Looking back at the Microsoft Defender for cloud example, you can apply configuration hardening recommendations from Microsoft that takes your existing configuration, network and systems into account as best practices are being pulled from popular resources (NIST, ISO, etc.) and adjusted based on the current state of your environment. You can configure how best practices are enforced such as auto fixing configuration outside of required settings, lock down what can be delivered and create a store for servers that are already configured using the recommended security settings. The next image shows Microsoft Defender showing various recommendations for securing assets within Azure, AWS and Google.
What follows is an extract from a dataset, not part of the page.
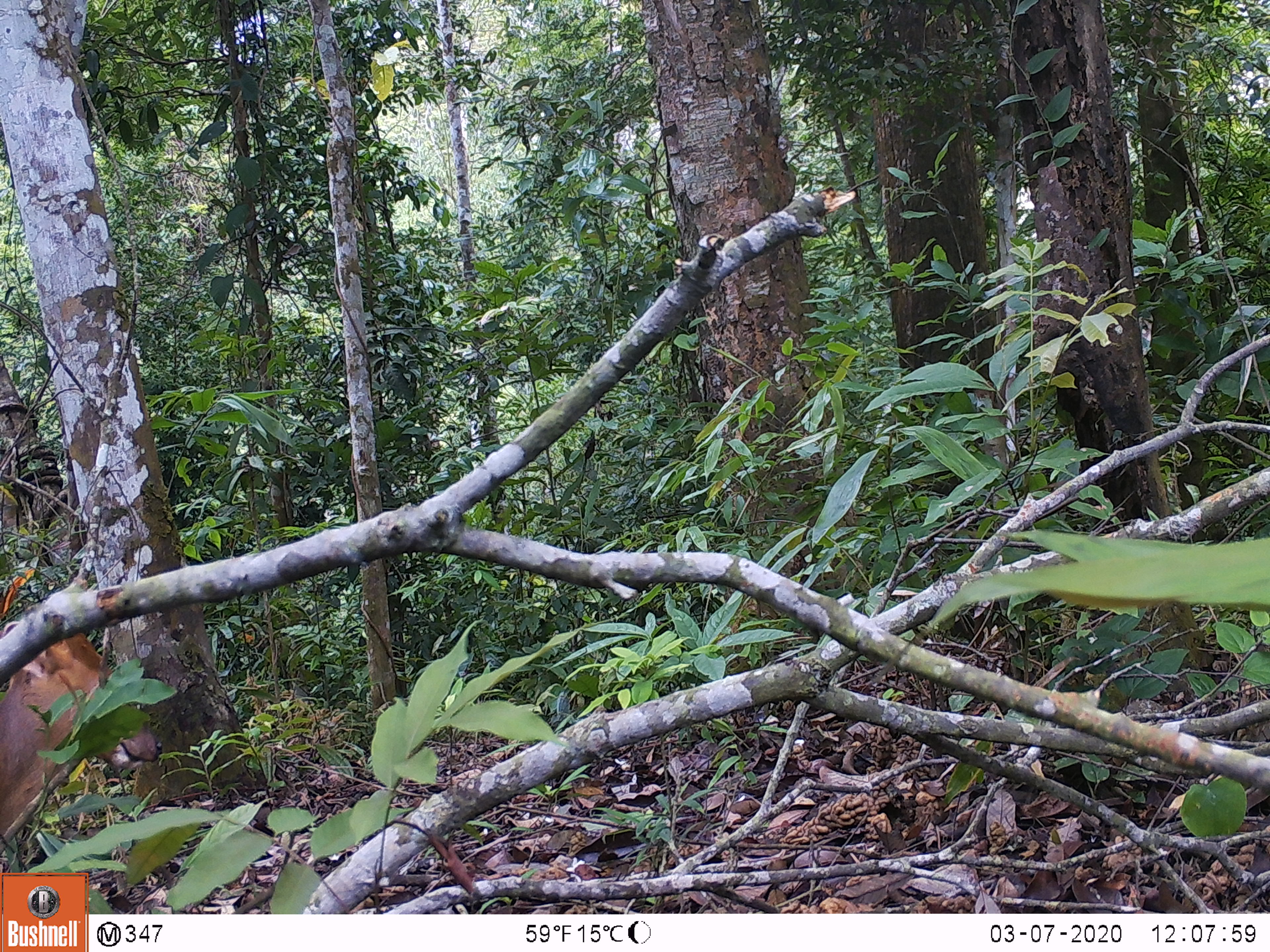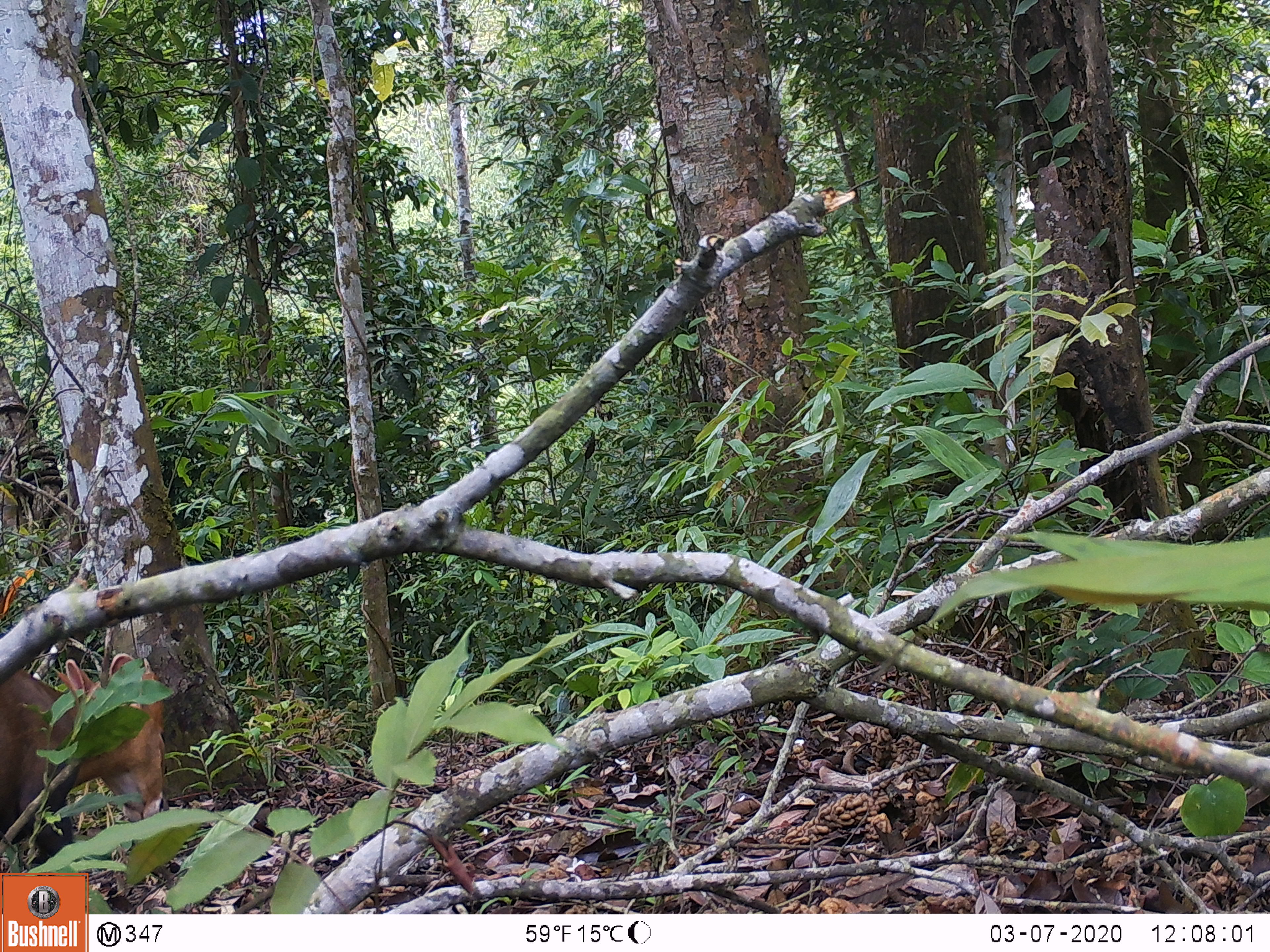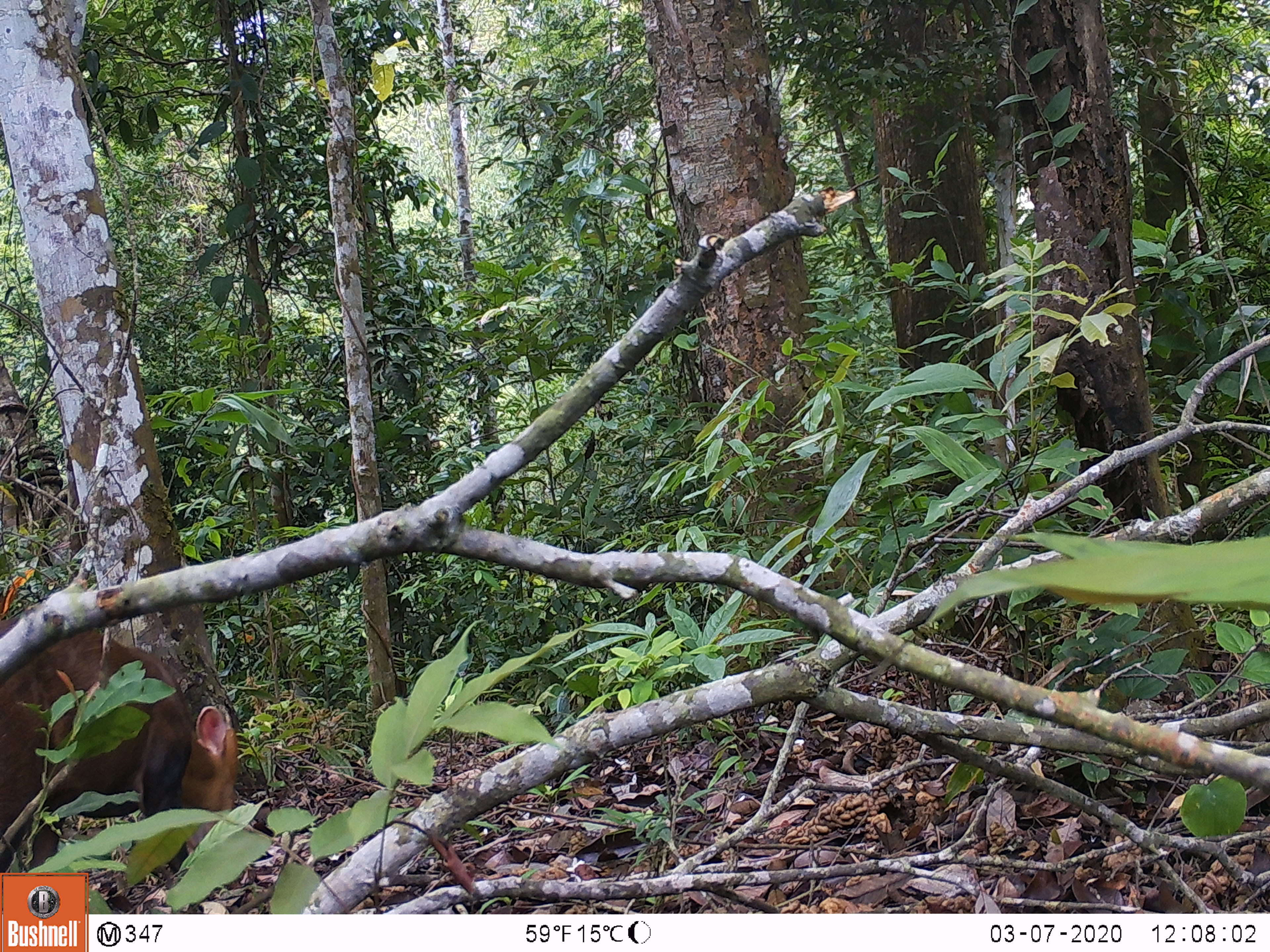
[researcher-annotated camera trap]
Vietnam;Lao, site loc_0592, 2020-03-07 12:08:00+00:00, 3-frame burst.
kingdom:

Another aspect of enforcement is role-based access controls (RBAC). Security guidelines will state cloud services should by default be set to deny all access, which is how cloud providers provision their services. You have to configure what can access or leave a network segment and what can communicate with the outside world. You also have VPN options for protecting how administrators and users can connect to cloud services in a secure manner. Essentially, you need to create your access control, firewall and segmentation policies. All of the major cloud providers offer these capabilities natively. For Microsoft, services to accomplish RBAC include Azure Active Directory, Multi-factor Authentication, Azure Password Protection, Azure AD risky Sign-ins, Azure Risky users, Application security groups and Azure AD identity Security Score to name a few available settings.
Note: Some compliance requirements may include isolated servers or ensuring data remains within a country commonly referred to as data sovereignty requirements. The major cloud providers offer dedicated systems (example Azure Dedicated Host) at a higher cost to meet this requirement.
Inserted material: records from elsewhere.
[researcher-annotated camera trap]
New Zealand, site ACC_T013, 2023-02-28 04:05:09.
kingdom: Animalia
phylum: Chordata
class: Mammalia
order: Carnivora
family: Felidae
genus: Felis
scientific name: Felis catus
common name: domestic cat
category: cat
Once your cloud is configured in a secure manner and enforcement is in place, the 3rd and final step to secure a cloud is reviewing how the security operation center will protect it. This is where the XDR conversation comes into play. I posted about Microsoft Sentinel HERE to learn more about XDR concepts IE what a SIEM, SOAR, threat hunting, EDR/XDR and other SOC terms mean. The key is ensuring your XDR solution can work with all of your cloud security capabilities to avoid blind spots in monitoring. Most major XDR solution providers support the three major cloud provider security configuration dashboards such as support for Microsoft Defender for cloud. The following is the threat data from Microsoft Defender for Cloud that would be useful to export to your XDR solution.
That is a very high-level breakdown of steps to secure a cloud environment. I defined cloud in this post as on premise (private cloud) and infrastructure as a service (IaaS) but did not include software as a service (SaaS) since the responsibility for most security configuration is outsourced to the service provider.
(Note: I say MOST because you will have some responsibilities for securing SaaS and tools like a cloud access security broker (CASB) or multifactor authentication are available to increase security.)
Hopefully this writeup helps demystify securing the cloud.